**Input material:**
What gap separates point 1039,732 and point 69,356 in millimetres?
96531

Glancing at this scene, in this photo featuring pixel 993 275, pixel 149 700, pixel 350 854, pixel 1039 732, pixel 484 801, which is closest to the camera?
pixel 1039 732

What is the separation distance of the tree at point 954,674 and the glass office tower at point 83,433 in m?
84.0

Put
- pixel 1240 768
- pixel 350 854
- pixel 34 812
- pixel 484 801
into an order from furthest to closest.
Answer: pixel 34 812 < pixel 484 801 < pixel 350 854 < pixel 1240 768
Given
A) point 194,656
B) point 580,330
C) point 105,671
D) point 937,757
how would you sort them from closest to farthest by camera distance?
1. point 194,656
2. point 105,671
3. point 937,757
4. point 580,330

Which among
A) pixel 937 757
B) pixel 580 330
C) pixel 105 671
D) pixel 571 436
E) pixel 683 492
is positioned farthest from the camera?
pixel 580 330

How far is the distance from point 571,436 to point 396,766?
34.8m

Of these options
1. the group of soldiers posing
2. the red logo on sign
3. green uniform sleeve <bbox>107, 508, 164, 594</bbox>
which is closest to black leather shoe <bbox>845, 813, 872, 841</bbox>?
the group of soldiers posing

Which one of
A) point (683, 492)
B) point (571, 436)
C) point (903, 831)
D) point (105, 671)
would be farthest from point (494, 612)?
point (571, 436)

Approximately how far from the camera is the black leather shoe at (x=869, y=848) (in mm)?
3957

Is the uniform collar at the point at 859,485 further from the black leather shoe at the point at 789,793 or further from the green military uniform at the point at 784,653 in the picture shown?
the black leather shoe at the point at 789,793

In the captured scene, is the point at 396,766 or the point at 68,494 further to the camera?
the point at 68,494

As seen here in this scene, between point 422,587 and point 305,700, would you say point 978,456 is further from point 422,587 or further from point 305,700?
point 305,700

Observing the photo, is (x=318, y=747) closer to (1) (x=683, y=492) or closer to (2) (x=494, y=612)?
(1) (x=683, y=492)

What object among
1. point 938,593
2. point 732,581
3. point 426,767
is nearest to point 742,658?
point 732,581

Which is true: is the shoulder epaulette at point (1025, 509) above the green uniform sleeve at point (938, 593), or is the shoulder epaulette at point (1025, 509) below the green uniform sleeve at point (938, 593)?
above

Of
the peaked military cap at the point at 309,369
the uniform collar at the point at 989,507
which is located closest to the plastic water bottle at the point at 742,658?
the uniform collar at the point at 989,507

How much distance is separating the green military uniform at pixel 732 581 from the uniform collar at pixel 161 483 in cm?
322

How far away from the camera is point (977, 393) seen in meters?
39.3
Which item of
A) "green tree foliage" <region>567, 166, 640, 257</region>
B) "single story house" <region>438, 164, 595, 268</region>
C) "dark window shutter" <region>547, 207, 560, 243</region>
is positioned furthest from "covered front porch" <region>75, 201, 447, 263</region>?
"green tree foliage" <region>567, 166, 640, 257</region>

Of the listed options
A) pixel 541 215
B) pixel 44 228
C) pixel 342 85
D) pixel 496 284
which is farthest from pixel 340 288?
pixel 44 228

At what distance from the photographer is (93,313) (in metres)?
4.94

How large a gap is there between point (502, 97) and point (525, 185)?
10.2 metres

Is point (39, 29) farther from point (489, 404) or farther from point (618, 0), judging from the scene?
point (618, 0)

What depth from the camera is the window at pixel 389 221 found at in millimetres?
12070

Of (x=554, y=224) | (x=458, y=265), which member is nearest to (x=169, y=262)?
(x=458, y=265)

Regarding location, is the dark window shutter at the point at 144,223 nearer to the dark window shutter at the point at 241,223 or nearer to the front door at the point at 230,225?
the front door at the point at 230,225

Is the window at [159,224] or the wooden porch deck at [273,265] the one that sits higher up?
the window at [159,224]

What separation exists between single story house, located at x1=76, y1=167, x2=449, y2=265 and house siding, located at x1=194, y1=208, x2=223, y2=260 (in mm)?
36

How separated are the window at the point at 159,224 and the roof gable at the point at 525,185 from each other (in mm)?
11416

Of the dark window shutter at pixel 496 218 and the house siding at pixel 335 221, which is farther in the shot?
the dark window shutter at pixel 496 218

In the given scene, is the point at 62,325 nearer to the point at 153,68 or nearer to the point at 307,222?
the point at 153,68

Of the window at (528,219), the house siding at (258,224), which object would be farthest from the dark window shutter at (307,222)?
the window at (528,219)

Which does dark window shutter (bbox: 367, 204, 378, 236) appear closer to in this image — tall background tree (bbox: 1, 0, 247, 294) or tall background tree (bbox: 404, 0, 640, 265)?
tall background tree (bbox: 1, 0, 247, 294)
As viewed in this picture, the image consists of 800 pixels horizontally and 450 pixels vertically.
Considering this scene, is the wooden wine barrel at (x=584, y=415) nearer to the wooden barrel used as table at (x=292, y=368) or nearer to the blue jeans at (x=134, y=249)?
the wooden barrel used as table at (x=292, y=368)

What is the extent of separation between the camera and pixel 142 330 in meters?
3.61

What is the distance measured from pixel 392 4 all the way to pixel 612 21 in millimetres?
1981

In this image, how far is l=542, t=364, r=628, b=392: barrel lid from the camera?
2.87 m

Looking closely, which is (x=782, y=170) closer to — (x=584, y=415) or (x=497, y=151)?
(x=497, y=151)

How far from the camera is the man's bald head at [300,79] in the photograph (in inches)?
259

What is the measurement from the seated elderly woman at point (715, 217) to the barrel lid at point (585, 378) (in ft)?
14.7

**Goal:** Repeat the data verbatim from the line with "As seen here" to the line with "10.2 metres", both included.

**Output for this task:**
As seen here in this scene, between point 422,587 and point 305,700, would you say point 978,456 is further from point 422,587 or further from point 305,700?
point 305,700

Observing the photo, is (x=318, y=747) closer to (1) (x=683, y=492) or closer to (2) (x=494, y=612)?
(1) (x=683, y=492)

What object among
1. point 938,593
2. point 732,581
3. point 426,767
is nearest to point 742,658?
point 732,581

Which is true: is the shoulder epaulette at point (1025, 509) above the green uniform sleeve at point (938, 593), or is the shoulder epaulette at point (1025, 509) below the green uniform sleeve at point (938, 593)?
above

Of
the peaked military cap at the point at 309,369
the uniform collar at the point at 989,507
which is located closest to the plastic water bottle at the point at 742,658?
the uniform collar at the point at 989,507

How much distance is separating the green military uniform at pixel 732 581 from the uniform collar at pixel 161 483 in cm?
322

How far away from the camera is point (977, 393) seen in meters?
39.3
Which item of
A) "green tree foliage" <region>567, 166, 640, 257</region>
B) "single story house" <region>438, 164, 595, 268</region>
C) "dark window shutter" <region>547, 207, 560, 243</region>
is positioned furthest from "covered front porch" <region>75, 201, 447, 263</region>?
"green tree foliage" <region>567, 166, 640, 257</region>

Of the listed options
A) pixel 541 215
B) pixel 44 228
C) pixel 342 85
D) pixel 496 284
which is farthest from pixel 340 288?
pixel 44 228

At what distance from the photographer is (93,313) (in metres)?
4.94

How large a gap is there between point (502, 97) and point (525, 185)?
10.2 metres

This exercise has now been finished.